Items stored from a collection
------------------------------------------------------------

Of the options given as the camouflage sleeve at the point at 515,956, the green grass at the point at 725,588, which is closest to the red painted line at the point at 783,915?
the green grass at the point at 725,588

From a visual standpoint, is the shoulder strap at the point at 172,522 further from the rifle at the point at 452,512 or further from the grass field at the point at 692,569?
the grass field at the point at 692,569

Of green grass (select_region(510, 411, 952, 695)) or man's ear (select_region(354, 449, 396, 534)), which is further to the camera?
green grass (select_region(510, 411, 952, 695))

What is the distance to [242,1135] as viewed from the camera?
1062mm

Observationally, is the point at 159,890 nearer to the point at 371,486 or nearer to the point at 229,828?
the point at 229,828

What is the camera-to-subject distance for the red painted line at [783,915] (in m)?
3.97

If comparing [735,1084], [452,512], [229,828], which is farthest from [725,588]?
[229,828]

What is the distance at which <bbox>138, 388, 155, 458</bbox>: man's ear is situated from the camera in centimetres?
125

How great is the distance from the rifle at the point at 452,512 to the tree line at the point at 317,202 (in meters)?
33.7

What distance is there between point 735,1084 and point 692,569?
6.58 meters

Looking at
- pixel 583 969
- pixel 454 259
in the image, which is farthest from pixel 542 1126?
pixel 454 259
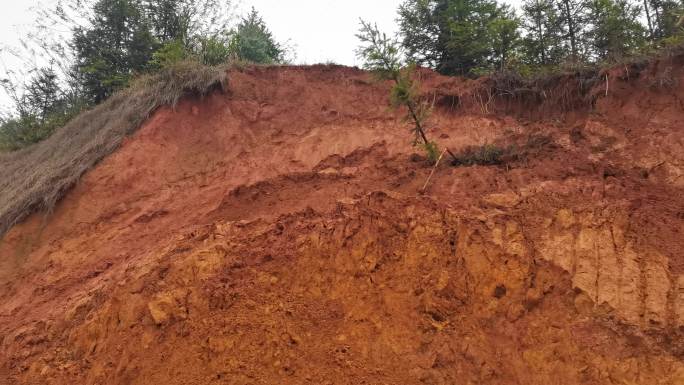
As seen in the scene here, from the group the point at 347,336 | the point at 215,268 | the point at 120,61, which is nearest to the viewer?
the point at 347,336

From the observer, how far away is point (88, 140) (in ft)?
35.4

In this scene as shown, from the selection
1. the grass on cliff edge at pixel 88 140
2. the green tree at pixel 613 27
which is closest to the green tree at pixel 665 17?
the green tree at pixel 613 27

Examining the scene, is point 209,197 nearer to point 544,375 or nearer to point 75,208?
point 75,208

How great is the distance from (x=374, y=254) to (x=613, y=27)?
8.27 meters

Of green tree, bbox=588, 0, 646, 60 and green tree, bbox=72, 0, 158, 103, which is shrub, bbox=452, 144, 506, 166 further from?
green tree, bbox=72, 0, 158, 103

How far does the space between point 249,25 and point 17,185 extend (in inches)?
436

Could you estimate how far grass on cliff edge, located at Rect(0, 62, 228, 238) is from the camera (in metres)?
9.43

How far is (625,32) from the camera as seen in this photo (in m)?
11.5

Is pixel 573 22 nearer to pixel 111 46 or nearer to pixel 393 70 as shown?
pixel 393 70

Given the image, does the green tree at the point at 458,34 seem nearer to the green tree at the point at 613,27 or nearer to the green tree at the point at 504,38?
the green tree at the point at 504,38

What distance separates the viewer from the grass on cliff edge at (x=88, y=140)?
943cm

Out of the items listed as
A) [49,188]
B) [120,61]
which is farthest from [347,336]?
[120,61]

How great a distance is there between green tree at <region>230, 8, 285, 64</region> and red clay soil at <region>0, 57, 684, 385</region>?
21.9 ft

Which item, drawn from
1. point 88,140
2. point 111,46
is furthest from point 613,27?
point 111,46
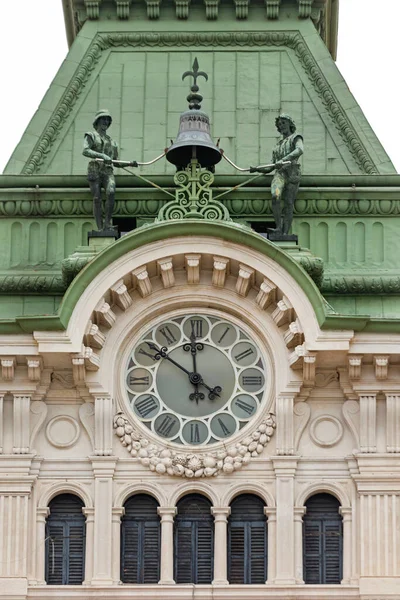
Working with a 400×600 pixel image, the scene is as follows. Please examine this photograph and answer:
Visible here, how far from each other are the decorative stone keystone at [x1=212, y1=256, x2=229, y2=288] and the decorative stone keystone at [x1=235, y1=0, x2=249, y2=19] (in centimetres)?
871

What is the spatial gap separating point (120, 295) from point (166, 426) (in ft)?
7.87

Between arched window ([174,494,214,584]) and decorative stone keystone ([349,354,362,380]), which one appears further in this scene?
decorative stone keystone ([349,354,362,380])

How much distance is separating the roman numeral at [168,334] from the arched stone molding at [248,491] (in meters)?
2.91

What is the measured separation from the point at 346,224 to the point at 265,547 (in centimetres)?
715

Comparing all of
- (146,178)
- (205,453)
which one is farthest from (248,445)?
(146,178)

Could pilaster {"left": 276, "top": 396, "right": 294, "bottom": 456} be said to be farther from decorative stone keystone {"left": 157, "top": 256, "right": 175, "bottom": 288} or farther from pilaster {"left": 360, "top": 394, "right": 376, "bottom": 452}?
decorative stone keystone {"left": 157, "top": 256, "right": 175, "bottom": 288}

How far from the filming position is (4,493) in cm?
4206

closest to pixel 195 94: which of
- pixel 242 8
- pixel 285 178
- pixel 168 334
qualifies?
pixel 285 178

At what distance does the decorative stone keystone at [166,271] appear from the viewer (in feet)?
141

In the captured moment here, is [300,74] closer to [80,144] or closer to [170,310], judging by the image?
[80,144]

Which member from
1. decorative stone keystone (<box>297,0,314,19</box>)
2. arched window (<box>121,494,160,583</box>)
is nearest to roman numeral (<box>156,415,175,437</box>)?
arched window (<box>121,494,160,583</box>)

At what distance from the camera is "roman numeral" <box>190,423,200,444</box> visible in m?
42.6

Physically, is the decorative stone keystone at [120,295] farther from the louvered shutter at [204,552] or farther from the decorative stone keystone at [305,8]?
the decorative stone keystone at [305,8]

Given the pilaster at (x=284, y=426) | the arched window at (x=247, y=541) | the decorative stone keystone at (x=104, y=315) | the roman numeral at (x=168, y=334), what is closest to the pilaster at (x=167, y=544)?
the arched window at (x=247, y=541)
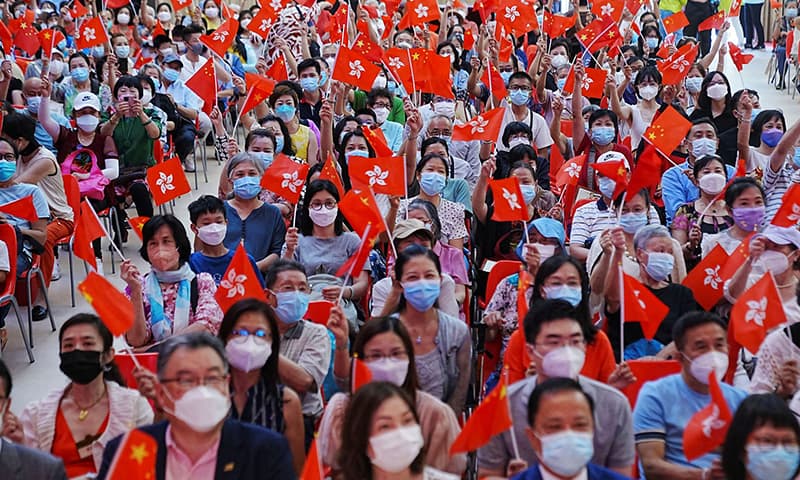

------------------------------------------------------------

TASK
Copy out all of the data above word for word, leaving out the pictures.

FULL SOLUTION
Of the options given as the camouflage sleeve at the point at 515,956, the green grass at the point at 725,588, which is closest to the red painted line at the point at 783,915?
the green grass at the point at 725,588

From a visual standpoint, is the shoulder strap at the point at 172,522 further from the rifle at the point at 452,512 or further from the grass field at the point at 692,569?
the grass field at the point at 692,569

Of green grass (select_region(510, 411, 952, 695)) or man's ear (select_region(354, 449, 396, 534)), which is further to the camera?
green grass (select_region(510, 411, 952, 695))

What is the distance to [242,1135] as viewed from the camera?
1062mm

Observationally, is the point at 159,890 nearer to the point at 371,486 or nearer to the point at 229,828?
the point at 229,828

What is the camera-to-subject distance for the red painted line at [783,915] (in m)?
3.97

If comparing [735,1084], [452,512], [229,828], which is farthest from [725,588]?
[229,828]

What is the distance at which <bbox>138, 388, 155, 458</bbox>: man's ear is situated from the camera in centimetres?
125

How great is the distance from the rifle at the point at 452,512 to the tree line at the point at 317,202 (in meters)?
33.7

What distance is there between point 735,1084 and point 692,569?
6.58 meters

Looking at
- pixel 583 969
- pixel 454 259
in the image, which is farthest from pixel 542 1126?
pixel 454 259
As seen in the scene here, from the group the point at 347,336 | the point at 215,268 | the point at 120,61, which is nearest to the viewer?
the point at 347,336

From the observer, how far away is point (88, 140) (in ft)?
35.4

In this scene as shown, from the selection
1. the grass on cliff edge at pixel 88 140
2. the green tree at pixel 613 27
which is closest to the green tree at pixel 665 17?
the green tree at pixel 613 27

Examining the scene, is point 209,197 nearer to point 544,375 or nearer to point 75,208?
point 75,208

How great is the distance from (x=374, y=254) to (x=613, y=27)?
8.27 meters

Of green tree, bbox=588, 0, 646, 60 and green tree, bbox=72, 0, 158, 103, which is shrub, bbox=452, 144, 506, 166 further from?
green tree, bbox=72, 0, 158, 103

How far does the space between point 249,25 and point 17,185 extend (in inches)?
436

Could you estimate how far grass on cliff edge, located at Rect(0, 62, 228, 238) is from the camera (in metres)?
9.43

How far is (625,32) from the camera as seen in this photo (in m)?
11.5

Is pixel 573 22 nearer to pixel 111 46 or nearer to pixel 393 70 as shown?
pixel 393 70

Given the image, does the green tree at the point at 458,34 seem nearer to the green tree at the point at 613,27 or nearer to the green tree at the point at 504,38?
the green tree at the point at 504,38

What distance separates the viewer from the grass on cliff edge at (x=88, y=140)?
943cm

Out of the items listed as
A) [49,188]
B) [120,61]
which is farthest from [347,336]?
[120,61]

How great a distance is there between green tree at <region>230, 8, 285, 64</region> and red clay soil at <region>0, 57, 684, 385</region>?
21.9 ft

Which item, drawn from
1. point 88,140
2. point 111,46
is furthest from point 613,27?
point 111,46
Working with a 400×600 pixel image, the scene is as follows. Please examine this photograph and answer:
Visible here, how far from each other are the decorative stone keystone at [x1=212, y1=256, x2=229, y2=288] and the decorative stone keystone at [x1=235, y1=0, x2=249, y2=19] (in centimetres)?
871

What is the spatial gap separating point (120, 295) from point (166, 426) (in ft)?
7.87

Between arched window ([174,494,214,584]) and decorative stone keystone ([349,354,362,380]), which one appears further in this scene?
decorative stone keystone ([349,354,362,380])

How much distance is separating the roman numeral at [168,334] from the arched stone molding at [248,491] (in meters)?
2.91

What is the measured separation from the point at 346,224 to the point at 265,547 (in centimetres)?
715

Comparing all of
- (146,178)
- (205,453)
which one is farthest from (248,445)?
(146,178)

Could pilaster {"left": 276, "top": 396, "right": 294, "bottom": 456} be said to be farther from decorative stone keystone {"left": 157, "top": 256, "right": 175, "bottom": 288} or farther from pilaster {"left": 360, "top": 394, "right": 376, "bottom": 452}?
decorative stone keystone {"left": 157, "top": 256, "right": 175, "bottom": 288}

How far from the filming position is (4,493) in cm?
4206

closest to pixel 195 94: which of
- pixel 242 8
- pixel 285 178
- pixel 168 334
qualifies?
pixel 285 178

At what distance does the decorative stone keystone at [166,271] appear from the viewer (in feet)?
141

In the captured moment here, is [300,74] closer to [80,144] or closer to [170,310], judging by the image?
[80,144]

Which member from
1. decorative stone keystone (<box>297,0,314,19</box>)
2. arched window (<box>121,494,160,583</box>)
is nearest to roman numeral (<box>156,415,175,437</box>)?
arched window (<box>121,494,160,583</box>)

At what distance from the camera is "roman numeral" <box>190,423,200,444</box> visible in m?
42.6

Physically, is the decorative stone keystone at [120,295] farther from the louvered shutter at [204,552] or farther from the decorative stone keystone at [305,8]?
the decorative stone keystone at [305,8]

Given the pilaster at (x=284, y=426) | the arched window at (x=247, y=541) | the decorative stone keystone at (x=104, y=315) | the roman numeral at (x=168, y=334), what is closest to the pilaster at (x=167, y=544)?
the arched window at (x=247, y=541)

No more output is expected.